Apple Moves on App Store Subscriptions

Apple Inc. has updated its App Store developer guidelines and will offer in-app, auto-renewable subscription billing for content-based applications. Previously, payment for App Store apps had been limited to paid downloads and in-app purchases where additional content or access could be purchased from within an app.

Offering subscription billing via the iTunes/App Store ecosystem likely will provide a significant boost to the number of users willing to pay for subscription content compared with those that use external payment options. IHS Screen Digest Mobile Media research indicates that prior to the launch of Apple’s App Store, the proportion of consumers in Western markets like the United Kingdom willing to pay for mobile content such as games struggled to rise beyond 5 percent. With the iPhone and App Store, consumers have proved far more willing to pay for content.

App publishers can choose the price and subscription duration: weekly, monthly, bi-monthly, quarterly, bi-annually or annually. Customers have the ability to subscribe with one click, review and manage subscriptions from a personal account page, and cancel automatic renewal of subscriptions. Apple will process all the payments and take the same 30 percent share that it does for all transactions made via its App Store.

Apple’s developer guidelines dictate that apps using a separate billing platform must also offer subscriptions at the same price—or cheaper—within the app via iTunes. Apple also has prohibited direct linking from within the app to external paid subscription services.

Subscription billing has been one of the most requested features by iOS app publishers and developers. However, Apple’s insistence that publishers also allow consumers to pay via its subscription service—if they are to offer any subscriptions—and part with the same 30 percent of revenues has led to a mixed response from developers.

Apple’s reasoning behind its decision to take a 30 percent cut is that it merits the fee for introducing customers to content. Furthermore, Apple says it processes the payments in a simple and trusted fashion, and in some cases, is responsible for delivering content, within the app, to the consumer. If Apple were to take anything less than the same 30 percent cut it takes for other forms of payment, it could lead to developers choosing to abandon those payment options and opt for the service that offers the best revenue share.

Google also has launched its own content subscription service. Google’s One Pass service enables users to pay for online content via a variety of options, including subscription. All payments are processed via Google Checkout and Google takes a 10 per cent revenue share. One Pass, initially aimed at news publishers, is not directly focused on mobile content or payments, but it does allow for payments for mobile apps and content.

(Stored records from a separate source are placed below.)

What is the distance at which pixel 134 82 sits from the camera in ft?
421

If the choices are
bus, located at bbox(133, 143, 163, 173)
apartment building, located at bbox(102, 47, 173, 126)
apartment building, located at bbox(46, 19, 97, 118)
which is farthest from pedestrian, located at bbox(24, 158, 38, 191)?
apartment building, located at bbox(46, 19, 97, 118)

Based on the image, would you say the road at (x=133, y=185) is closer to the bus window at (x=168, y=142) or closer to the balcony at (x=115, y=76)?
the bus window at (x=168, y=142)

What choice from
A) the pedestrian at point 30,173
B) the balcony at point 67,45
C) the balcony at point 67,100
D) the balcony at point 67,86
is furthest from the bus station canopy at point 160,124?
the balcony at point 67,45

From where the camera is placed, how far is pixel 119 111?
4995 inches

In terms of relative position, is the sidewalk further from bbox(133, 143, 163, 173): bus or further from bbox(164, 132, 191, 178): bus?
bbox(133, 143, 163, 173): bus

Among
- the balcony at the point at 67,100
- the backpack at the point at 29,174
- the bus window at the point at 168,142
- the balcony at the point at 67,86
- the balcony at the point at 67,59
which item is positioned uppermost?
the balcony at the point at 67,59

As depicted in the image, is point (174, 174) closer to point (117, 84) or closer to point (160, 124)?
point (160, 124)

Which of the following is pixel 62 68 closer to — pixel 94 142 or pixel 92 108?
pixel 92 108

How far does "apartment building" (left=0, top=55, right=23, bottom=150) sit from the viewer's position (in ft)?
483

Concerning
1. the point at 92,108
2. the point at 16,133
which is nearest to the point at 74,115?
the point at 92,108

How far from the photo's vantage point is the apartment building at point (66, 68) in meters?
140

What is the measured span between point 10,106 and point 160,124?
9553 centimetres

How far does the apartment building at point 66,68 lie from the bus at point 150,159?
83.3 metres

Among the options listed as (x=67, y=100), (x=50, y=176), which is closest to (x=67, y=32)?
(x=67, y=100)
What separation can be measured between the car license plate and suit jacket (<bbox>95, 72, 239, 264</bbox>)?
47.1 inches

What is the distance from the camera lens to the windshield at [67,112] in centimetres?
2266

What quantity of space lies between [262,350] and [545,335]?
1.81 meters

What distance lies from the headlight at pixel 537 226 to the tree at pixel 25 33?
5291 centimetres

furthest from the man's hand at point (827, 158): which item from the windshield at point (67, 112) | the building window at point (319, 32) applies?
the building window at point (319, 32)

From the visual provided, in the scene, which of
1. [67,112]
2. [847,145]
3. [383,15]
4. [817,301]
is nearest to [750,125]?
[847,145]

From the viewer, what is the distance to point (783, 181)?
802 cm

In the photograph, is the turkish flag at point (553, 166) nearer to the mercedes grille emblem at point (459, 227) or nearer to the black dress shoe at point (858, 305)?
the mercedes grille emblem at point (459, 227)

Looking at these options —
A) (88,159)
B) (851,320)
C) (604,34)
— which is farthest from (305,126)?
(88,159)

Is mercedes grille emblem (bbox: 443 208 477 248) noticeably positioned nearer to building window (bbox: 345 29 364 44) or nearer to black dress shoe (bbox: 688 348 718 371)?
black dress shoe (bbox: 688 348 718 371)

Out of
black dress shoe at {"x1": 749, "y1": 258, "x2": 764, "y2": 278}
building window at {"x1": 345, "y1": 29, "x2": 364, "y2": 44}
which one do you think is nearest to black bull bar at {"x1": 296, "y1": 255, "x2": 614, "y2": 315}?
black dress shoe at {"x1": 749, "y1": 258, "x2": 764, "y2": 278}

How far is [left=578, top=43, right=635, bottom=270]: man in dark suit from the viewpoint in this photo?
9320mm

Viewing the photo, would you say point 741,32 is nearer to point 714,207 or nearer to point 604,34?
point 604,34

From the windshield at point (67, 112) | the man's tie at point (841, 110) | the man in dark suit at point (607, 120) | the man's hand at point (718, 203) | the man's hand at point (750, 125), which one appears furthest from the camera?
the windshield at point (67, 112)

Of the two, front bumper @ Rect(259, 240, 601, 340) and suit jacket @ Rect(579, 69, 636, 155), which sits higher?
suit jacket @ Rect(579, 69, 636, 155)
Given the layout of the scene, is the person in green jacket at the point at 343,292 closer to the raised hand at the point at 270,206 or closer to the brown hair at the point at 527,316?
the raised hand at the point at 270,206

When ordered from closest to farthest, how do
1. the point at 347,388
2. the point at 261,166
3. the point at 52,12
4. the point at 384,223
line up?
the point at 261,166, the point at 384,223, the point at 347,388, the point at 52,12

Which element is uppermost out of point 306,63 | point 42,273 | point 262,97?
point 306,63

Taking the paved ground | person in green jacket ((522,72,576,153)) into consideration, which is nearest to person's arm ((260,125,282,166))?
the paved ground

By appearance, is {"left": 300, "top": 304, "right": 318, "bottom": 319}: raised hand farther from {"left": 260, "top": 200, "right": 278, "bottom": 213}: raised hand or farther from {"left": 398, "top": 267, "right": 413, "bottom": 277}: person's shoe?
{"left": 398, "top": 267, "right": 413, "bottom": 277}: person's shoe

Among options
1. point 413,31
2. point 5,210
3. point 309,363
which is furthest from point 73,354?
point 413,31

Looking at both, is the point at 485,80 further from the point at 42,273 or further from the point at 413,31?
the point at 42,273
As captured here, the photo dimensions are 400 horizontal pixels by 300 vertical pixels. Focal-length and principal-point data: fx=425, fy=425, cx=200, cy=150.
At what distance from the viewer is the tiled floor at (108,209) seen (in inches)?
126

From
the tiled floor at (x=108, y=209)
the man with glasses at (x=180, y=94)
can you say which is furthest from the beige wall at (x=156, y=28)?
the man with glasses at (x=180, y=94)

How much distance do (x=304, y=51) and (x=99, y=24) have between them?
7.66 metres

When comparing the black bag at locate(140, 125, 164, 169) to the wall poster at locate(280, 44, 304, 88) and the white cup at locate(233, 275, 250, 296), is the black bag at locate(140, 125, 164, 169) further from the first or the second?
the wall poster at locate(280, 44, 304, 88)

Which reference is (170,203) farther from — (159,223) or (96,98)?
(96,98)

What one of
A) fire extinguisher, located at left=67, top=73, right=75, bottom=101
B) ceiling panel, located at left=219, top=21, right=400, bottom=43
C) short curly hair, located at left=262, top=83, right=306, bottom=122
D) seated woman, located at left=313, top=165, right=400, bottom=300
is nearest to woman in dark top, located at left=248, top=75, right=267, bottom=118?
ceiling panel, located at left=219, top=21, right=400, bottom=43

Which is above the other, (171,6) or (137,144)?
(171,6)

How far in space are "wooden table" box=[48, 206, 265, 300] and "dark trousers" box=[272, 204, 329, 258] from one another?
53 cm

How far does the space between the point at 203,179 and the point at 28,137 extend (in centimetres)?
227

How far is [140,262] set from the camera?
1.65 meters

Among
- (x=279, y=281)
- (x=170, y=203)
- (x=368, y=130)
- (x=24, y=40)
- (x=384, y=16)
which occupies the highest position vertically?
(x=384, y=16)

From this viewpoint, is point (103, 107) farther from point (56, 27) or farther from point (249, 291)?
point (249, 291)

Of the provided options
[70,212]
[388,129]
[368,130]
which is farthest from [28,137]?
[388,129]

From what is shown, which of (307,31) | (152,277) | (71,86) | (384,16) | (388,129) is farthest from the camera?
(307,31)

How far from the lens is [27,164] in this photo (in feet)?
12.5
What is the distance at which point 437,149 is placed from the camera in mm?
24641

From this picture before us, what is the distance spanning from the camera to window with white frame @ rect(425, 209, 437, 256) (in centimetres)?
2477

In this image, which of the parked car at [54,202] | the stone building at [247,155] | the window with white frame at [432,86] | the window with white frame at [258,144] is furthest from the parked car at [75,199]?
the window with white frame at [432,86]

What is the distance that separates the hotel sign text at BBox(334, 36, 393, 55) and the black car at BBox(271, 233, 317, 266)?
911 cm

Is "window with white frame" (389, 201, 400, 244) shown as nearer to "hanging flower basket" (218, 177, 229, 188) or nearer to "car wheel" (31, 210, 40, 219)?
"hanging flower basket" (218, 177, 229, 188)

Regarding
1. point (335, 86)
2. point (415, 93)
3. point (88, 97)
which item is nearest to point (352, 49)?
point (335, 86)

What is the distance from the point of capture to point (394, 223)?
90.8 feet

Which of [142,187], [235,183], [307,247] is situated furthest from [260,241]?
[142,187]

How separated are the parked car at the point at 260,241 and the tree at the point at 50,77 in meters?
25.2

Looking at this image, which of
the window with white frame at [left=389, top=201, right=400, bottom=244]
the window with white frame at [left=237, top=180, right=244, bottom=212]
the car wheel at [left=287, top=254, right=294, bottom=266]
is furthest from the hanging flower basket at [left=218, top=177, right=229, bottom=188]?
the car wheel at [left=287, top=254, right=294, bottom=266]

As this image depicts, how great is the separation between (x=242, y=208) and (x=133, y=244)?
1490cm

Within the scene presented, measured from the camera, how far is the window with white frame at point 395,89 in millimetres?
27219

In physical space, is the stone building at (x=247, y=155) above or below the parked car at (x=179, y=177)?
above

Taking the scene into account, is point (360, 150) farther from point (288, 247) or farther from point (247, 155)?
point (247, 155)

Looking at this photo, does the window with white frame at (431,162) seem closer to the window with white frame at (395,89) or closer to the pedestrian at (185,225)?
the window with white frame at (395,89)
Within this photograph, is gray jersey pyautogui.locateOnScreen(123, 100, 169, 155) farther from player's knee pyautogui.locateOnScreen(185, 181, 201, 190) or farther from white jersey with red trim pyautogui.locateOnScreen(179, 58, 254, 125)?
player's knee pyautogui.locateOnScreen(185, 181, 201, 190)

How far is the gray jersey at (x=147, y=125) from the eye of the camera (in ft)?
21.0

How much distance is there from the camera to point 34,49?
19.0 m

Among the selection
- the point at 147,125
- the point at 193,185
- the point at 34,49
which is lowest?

There has been some indication from Apple that the enforcement of new subscription rules could apply only to certain categories of applications—most likely “publisher” apps that provide newspaper and magazine-type content, rather than “services” such as utilities and some music services.

It remains possible that Apple is testing the market with its initial insistence on the 30 percent share and that it will eventually come down to a revenue share more amenable to developers. It is also possible that Apple could enforce these guidelines only for a small section of applications, allowing a number of popular services to part with a lower revenue share or keep 100 percent of subscription revenues.